— Start Data supplied —

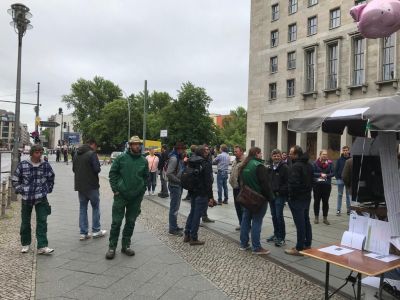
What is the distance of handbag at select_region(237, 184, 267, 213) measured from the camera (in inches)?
268

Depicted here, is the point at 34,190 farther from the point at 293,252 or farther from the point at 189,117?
the point at 189,117

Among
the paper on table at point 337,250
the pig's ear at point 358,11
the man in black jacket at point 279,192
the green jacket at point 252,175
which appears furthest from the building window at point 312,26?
the paper on table at point 337,250

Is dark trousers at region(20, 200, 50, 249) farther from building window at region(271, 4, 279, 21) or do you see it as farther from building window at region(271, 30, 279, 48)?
building window at region(271, 4, 279, 21)

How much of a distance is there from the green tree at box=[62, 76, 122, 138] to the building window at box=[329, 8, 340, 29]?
201 ft

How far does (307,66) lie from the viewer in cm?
3884

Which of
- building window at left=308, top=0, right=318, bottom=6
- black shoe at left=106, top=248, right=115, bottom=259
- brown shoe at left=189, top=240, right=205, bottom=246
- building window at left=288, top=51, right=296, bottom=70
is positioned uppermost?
building window at left=308, top=0, right=318, bottom=6

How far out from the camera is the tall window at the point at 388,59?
3119cm

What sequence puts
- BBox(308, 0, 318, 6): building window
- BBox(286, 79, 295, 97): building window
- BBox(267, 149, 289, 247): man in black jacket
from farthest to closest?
BBox(286, 79, 295, 97): building window, BBox(308, 0, 318, 6): building window, BBox(267, 149, 289, 247): man in black jacket

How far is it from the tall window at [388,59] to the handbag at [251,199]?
28.4 meters

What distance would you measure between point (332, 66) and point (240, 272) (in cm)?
3412

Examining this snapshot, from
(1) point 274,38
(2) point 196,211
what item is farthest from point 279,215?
(1) point 274,38

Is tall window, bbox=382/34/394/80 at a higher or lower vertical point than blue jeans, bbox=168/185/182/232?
higher

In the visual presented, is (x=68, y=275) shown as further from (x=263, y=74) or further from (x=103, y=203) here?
→ (x=263, y=74)

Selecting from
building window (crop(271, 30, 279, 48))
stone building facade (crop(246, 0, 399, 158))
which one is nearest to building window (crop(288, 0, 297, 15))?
stone building facade (crop(246, 0, 399, 158))
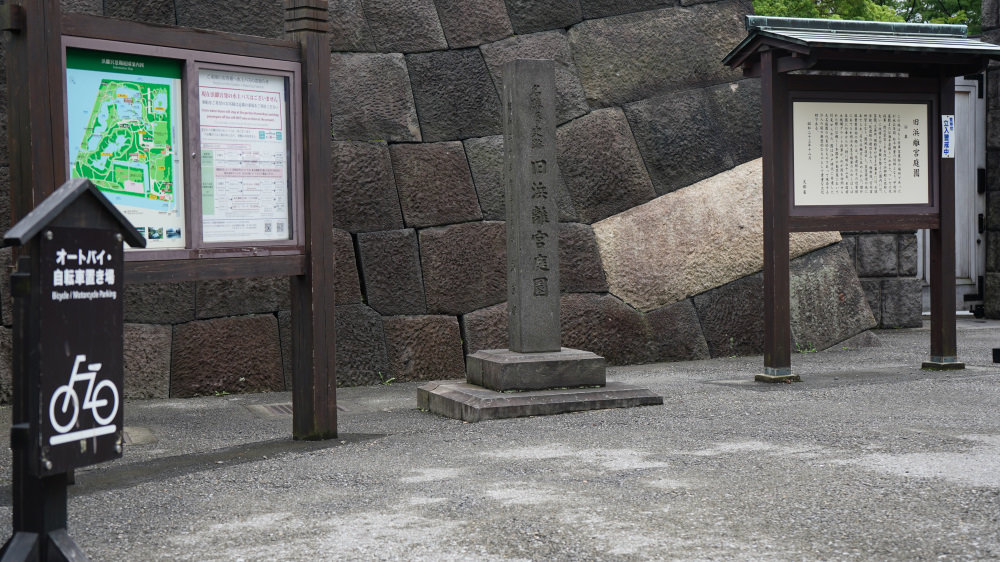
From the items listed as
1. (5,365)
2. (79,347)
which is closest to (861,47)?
(79,347)

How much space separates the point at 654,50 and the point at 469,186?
7.26 feet

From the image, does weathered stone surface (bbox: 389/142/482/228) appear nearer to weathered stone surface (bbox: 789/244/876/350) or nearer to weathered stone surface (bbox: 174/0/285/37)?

— End Data supplied —

Rename every "building window" as "upper-story window" in the records, starting at the line that contains "In the visual" and ending at the last line of the records, and change nothing else. Leave the pictures out of the answer.

Correct answer -
In the visual presented, is (x=68, y=275) shown as further from (x=263, y=74) or further from (x=103, y=203) here?
→ (x=263, y=74)

Selecting from
upper-story window (crop(271, 30, 279, 48))
stone building facade (crop(246, 0, 399, 158))
which one is nearest to upper-story window (crop(288, 0, 297, 15))?
stone building facade (crop(246, 0, 399, 158))
From the items listed as
1. (5,365)
2. (79,347)
which is closest to (861,47)?
(79,347)

How much space separates the point at 654,50 and the point at 469,186?
7.26 feet

From the image, does weathered stone surface (bbox: 389/142/482/228) appear nearer to weathered stone surface (bbox: 789/244/876/350) or nearer to weathered stone surface (bbox: 174/0/285/37)?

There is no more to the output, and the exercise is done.